Funding restrictions and the expansion in higher education participation have sounded the death knell for traditional one-on-one student tutoring, a new discussion paper warns.
The Higher Education Quality Council document, Personal Tutoring and Academic Advice, warns that the "imminent" breakdown in the personal tutoring and advice system could have serious implications for academic standards.
The document, the third in the HEQC's In Focus series, gathers case studies from six universities. Contributions from the universities of Wales, Greenwich, Liverpool John Moores, East London, Leeds and the Open University, show that systems within these institutions have had to be modified to provide effective support to students.
Vivienne Rivis of HEQC, said: "For many people, one of the distinguishing features of the British higher education system has been its emphasis on a one-to-one relationship between tutor and student, typified by the Oxbridge tutorial system on the one hand, and the teacher-learner relationship portrayed in Willy Russell's play Educating Rita, on the other.
"However, since the rapid expansion of the late 1980s, and attendant changes in the organisation and delivery of higher education, commentators have predicted, with increasing frequency, the imminent collapse of the personal tutor system."
The paper states increasing student numbers are the reason staff have little time left for traditional tutorials. It also says there is an increased need among students for specialist academic and personal services. There are also fears that this drive towards curriculum-centred support may result in underfunding of vital specialist, central support services.
The HEQC says that commonsense dictates that a student in difficulties without easy access to a tutor will be more prone to failure.
THE TUTORIAL TRADITION
Regular tutorials formed part of every university's teaching system. Oxford and Cambridge, and some of the monotechnic institutions, still operate the intensive one-on-one or one-on-two system. Students at Oxbridge attend tutorials in all their main subjects, some as often as once a week.

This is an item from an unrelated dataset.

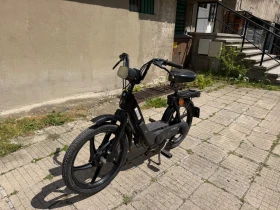Piaggio Ciao, снимка 6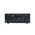 2 zone 160watt amplifier 4 speaker output mp3/bluetooth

Other traditional institutions hold tutorials once a week, a fortnight, or monthly, usually in small groups.
Other institutions are seeking flexibility by identifying key lecturers who take responsibility for special tutorial advice and by placing more responsibility on the students to approach tutors.
Many institutions are keen on "buddying" systems where students in upper years offer support and advice to first and second years.